Thank you very much, Mr. Chair.
Thank you, Mr. Chair, for this opportunity to appear before you today.
I'm here as CEO of the Canadian Real Estate Association, which represents 86,000 realtors in Canada who contribute to the economy and the life in their communities, large and small, throughout our country.
Mr. Chair, each committee member has received a copy of our pre-budget recommendation. I hope the committee will support our recommendations on the federal housing policy.
Mr. Chairman, you asked us to address the theme of Canada's place in a competitive world. You asked us, and I quote, “What specific federal tax and/or program spending measures should be implemented in the upcoming budget to ensure that our businesses are competitive?”
To answer your question, we propose an income tax amendment that we have researched, developed, and advocated for several years now. That is the deferral of capital gains tax when an investment property is sold and the proceeds of the sale are reinvested in another property within one year.
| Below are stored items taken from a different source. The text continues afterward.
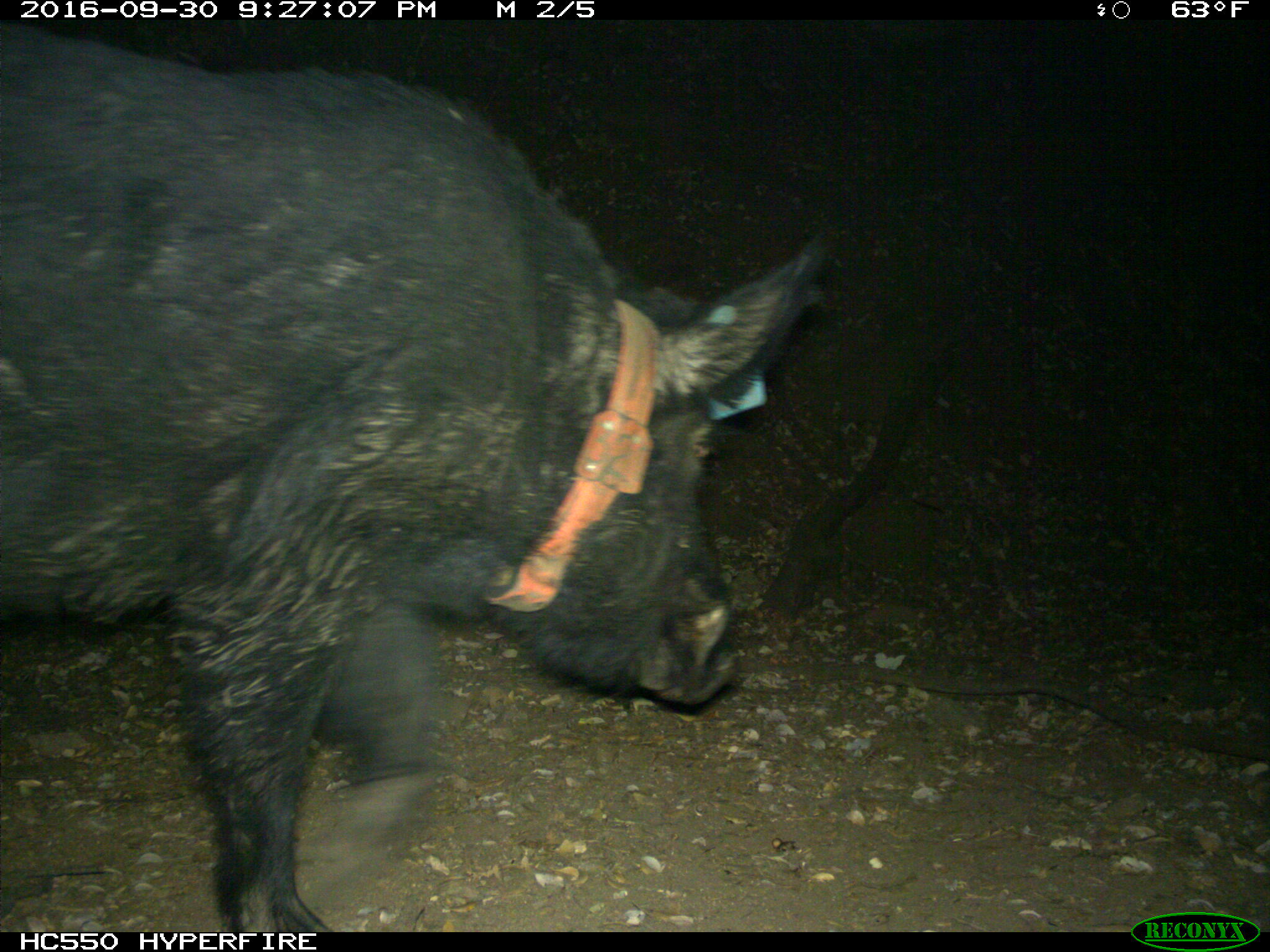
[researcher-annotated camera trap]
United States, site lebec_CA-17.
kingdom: Animalia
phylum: Chordata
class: Mammalia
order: Artiodactyla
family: Suidae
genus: Sus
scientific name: Sus scrofa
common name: wild boar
Sus scrofa (wild boar).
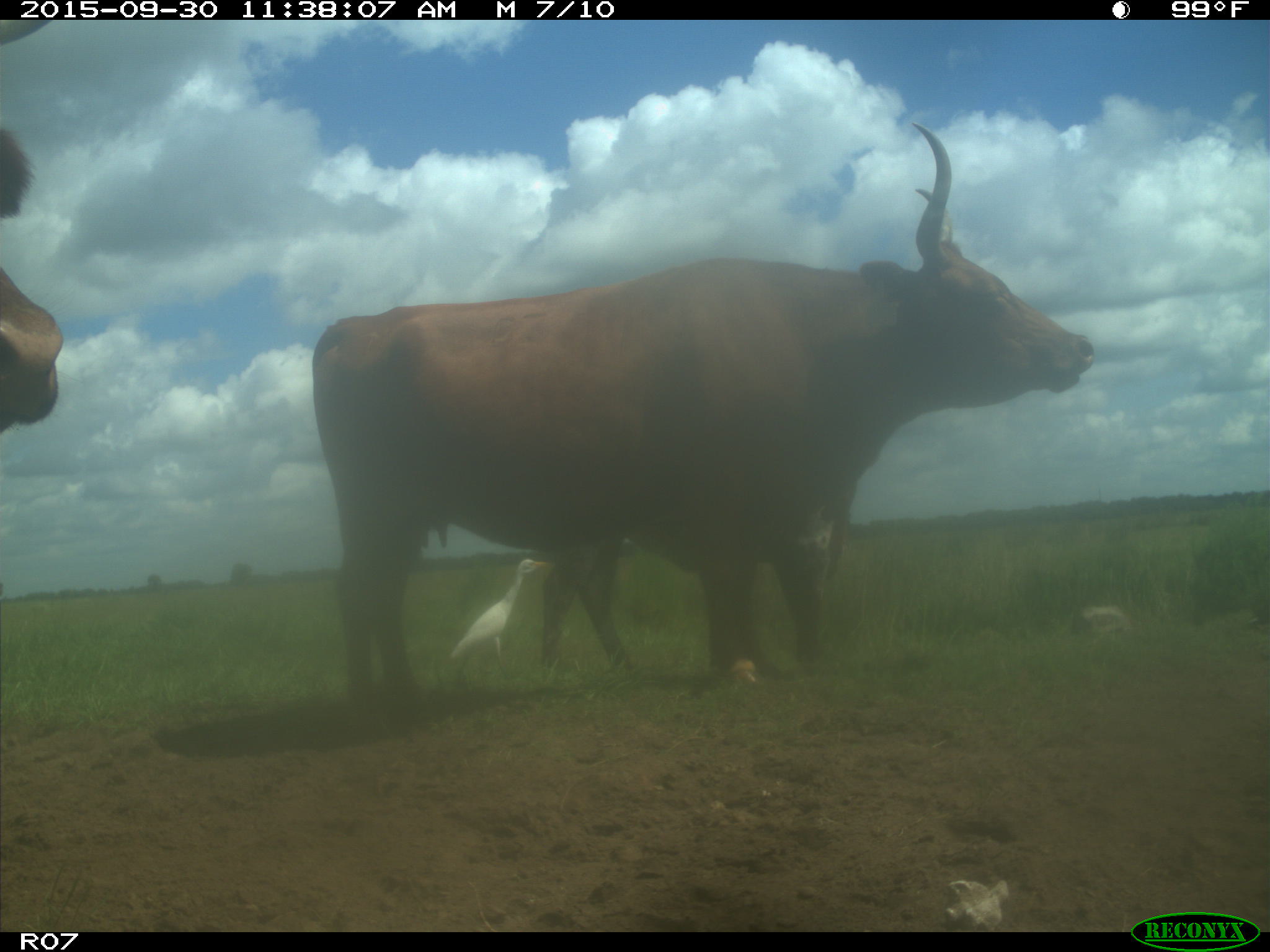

The latest results from the World Economic Forum indicate that Canada's global economic stature is slowly eroding. On the World Economic Forum index that measures global competitiveness, Canada fell from thirteenth to sixteenth place over the last year. Among the reasons for the slide are Canada's high taxes and a banking system that does not encourage the free flow of investments to a variety of assets. The small investors are particularly disadvantaged. Canada is not leveraging its wealth to maintain its capital advantage.
Our proposal responds to those issues. Reinvestment in income property is an effective means to leverage some of this wealth, with a view to providing the quality environments required to sustain economic prosperity. Virtually the only criticism of the rollover concept has focused on the potential losses to the treasury for deferred tax revenues. But please note, this is not a deferral and not foregone revenue.
As the population ages and the number of productive taxpayers inevitably drops, anything that adds to the volume of tax revenue in the future must be considered prudent. Mainly, though, the cost argument overlooks the economic and social benefits generated by investment activity. These benefits aren't always easy to quantify, but let's be clear: today investors are sitting on their investments because of the tax consequences of selling. They are not selling. As a result, the government is not getting capital gains tax revenue.
Our commercial members provide us with examples of properties that could greatly enhance the neighbourhood. We simply live in them. They don’t change hands and are never improved upon. They could be part of the solution rather than promoting stagnation and deterioration.
The sale of investment properties triggers economic spinoffs. Small investors typically undertake renovations when they invest. To expand the volume of investment is to expand the volume of renovations and other purchases. Our proposal also helps to underpin the pace of labour mobility. This is particularly important in the light of economic activity in western Canada.
Canadians are increasingly migrating to where jobs exist. They should be able to migrate their assets with them. Households can move their furniture and belongings, including their stocks and bonds, but not their real estate investments without substantial tax consequences.
The minister has spoken about a pro-growth strategy. He has talked about liberating the forces of investment as a key to economic competitiveness. Our proposal is a natural component of such a strategy. It has the potential to help revitalize our communities and contribute to wider economic prosperity.
With me today is Dr. James McKellar, a professor and director of the program in real estate property at the Schulich School of Business at York University. Dr. McKellar has worked with us on this issue for a number of years. We are now ready to work with the government to help design an appropriate rollover of capital gains tax for investors.
The second recommendation is to increase the RRSP withdrawal limits under the national homebuyers plan. These limits were set back in 1992, and should be adjusted every five years to account for inflation. We're asking the committee to recommend that a maximum loan amount be raised from $20,000 to $25,000 to account for inflation.
The third recommendation we would like to highlight is the continuation of federal funding for the residential rehabilitation assistance program, or RRAP. The current federal funding ends in March 2007. We're asking this committee to recommend a further three-year extension of RRAP funding to 2010.
Thank you, Mr. Chair, for considering our comments. James McKellar and I would both be glad to answer any questions you may have today.